L'Espérance des Apôtres -1
L’Espérance des Apôtres 1/2
paru dans le Bulletin de l’AED-France, 2014/-1, p.4
___À la promesse de Salut offerte par le christianisme, l’homme d’aujourd’hui répond souvent par une question lancinante : un Dieu Qui aime ne devrait pas permettre le mal. Ni l’affirmation théologique d’une catastrophe métaphysique (le péché originel faisant entrer la mort dans le monde) ni celle philosophique qui met en avant la liberté humaine (et reporte sur l’homme le mal) n’y répondent à elles seules. Même l’affirmation complémentaire de l’origine satanique du mal ne suffirait pas encore : il manquerait la dimension de l’Espérance.
___Dès le livre de la Genèse (3,14-15), la dénonciation du Mal s’accompagne de la promesse d’un salut qui arrache le monde à celui qui le tient sous son emprise (Jn 12,31 ; 14,30 ; 16,11). Ce qui pose la question du comment, mais surtout celle du « quand » ?
___Traditionnellement, les réponses apportées vont du pessimisme moraliste (qui postule la destruction finale d’un monde fondamentalement voué au mal), aux utopies politiques (qui promettent de bâtir un « monde nouveau » idéal) – le marxisme-léninisme en a constitué l’exemple le plus sanglant au 20e siècle. Confronté à ces systèmes de pensée, le père Werenfried van Straeten a gardé le vrai cap à cause de son souci profond des témoins de la foi. Au cœur du mystère de la Croix et des enjeux de ce monde, ils mettent en lumière la véritable Espérance, celle en l’action de Dieu dans l’histoire.

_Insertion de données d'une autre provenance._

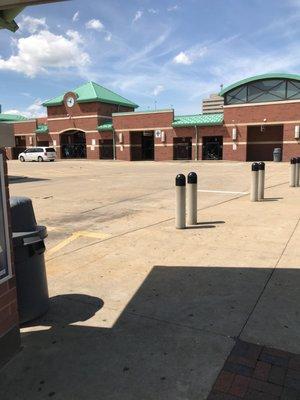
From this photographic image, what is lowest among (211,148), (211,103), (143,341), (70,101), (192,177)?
(143,341)

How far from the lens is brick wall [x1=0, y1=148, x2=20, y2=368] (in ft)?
10.6

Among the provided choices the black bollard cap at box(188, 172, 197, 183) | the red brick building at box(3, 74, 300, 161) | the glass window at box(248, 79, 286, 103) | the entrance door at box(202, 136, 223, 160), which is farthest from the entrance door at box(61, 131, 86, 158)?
the black bollard cap at box(188, 172, 197, 183)

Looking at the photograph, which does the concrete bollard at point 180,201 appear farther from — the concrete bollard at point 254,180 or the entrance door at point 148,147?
the entrance door at point 148,147

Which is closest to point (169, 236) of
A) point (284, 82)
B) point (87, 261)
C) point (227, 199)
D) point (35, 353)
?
point (87, 261)

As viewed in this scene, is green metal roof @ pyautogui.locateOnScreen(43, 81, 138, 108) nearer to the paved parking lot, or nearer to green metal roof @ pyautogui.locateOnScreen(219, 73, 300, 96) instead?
green metal roof @ pyautogui.locateOnScreen(219, 73, 300, 96)

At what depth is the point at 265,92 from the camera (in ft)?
122

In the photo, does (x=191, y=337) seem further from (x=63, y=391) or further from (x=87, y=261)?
(x=87, y=261)

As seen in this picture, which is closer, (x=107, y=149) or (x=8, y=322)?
(x=8, y=322)

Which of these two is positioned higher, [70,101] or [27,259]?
[70,101]

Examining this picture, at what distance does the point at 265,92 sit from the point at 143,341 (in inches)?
1469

___Pour la mieux comprendre, il convient de se tourner vers les Apôtres et de se demander quelle était leur espérance. Ils ont vu la miséricorde de Dieu à l’œuvre dans l’histoire d’une manière éclatante, non seulement dans la mort et la résurrection de leur Maître et Seigneur, mais aussi dans ce qui est advenu autour d’eux. Par eux en effet, les Communautés hébreues répandues de par le monde ont reçu l’Evangile pour le transmettre ensuite aux païens. Ainsi se réalisait l’envoi en mission de Jésus : « Allez donc, de toutes les nations faites des disciples, les baptisant au nom du Père et du Fils et du Saint Esprit » (Mt 28,19), injonction qui s’inscrit dans cette perspective : « Celui qui croira et sera baptisé, sera sauvé; celui qui ne croira pas, sera condamné » (Mc 16,16). Aux yeux des Apôtres, le Jugement apparaît alors comme l’issue et l’aboutissement de la diffusion de l’Heureuse Nouvelle – « l’Evangile ». « Cette Heureuse Nouvelle du Royaume sera proclamée dans le monde entier, en témoignage pour toutes les nations. Et alors viendra la fin » (Mt 24,14) : la condition déterminante et ultime de ce Jugement étant que tous les hommes vivant sur terre aient pris position d’une manière ou d’une autre par rapport à Jésus qui pourra se manifester alors en Juge, sa manifestation étant par elle-même la cause du jugement.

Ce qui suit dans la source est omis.